Seorang anak sudah harus dibekali dan diperkenalkan dengan hal-hal yang berbau
literasi. Dengan membangun kecintaan anak terhadap buku dan sebisa mungkin
menjauhkan dari pengaruh gadget, itu jauh lebih bijak dalam membangun karakter
anak kedepannya.
Masyarakat
indonesia sudah seharusnya sadar berdasarkan fenomena yang sedang berkembang
bahwa, segala sesuatu yang serba instant akan membawa keburukan lebih banyak.
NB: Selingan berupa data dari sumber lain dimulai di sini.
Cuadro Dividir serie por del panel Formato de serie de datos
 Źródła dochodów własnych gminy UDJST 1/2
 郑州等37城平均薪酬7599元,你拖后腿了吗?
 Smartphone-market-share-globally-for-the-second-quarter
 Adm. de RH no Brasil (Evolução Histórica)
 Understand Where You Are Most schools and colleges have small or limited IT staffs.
Untuk menghadapi fenomena budaya komentar dan minimnya minat baca, masyarakat
indonesia harus memulainya dari hal yang paling sederhana dan tidak pula dengan
cara yang instant. Segala sesuatu yang dibangun dan dibentuk dari awal tentu
akan kuat melawan gempuran dan ancaman yang merusak.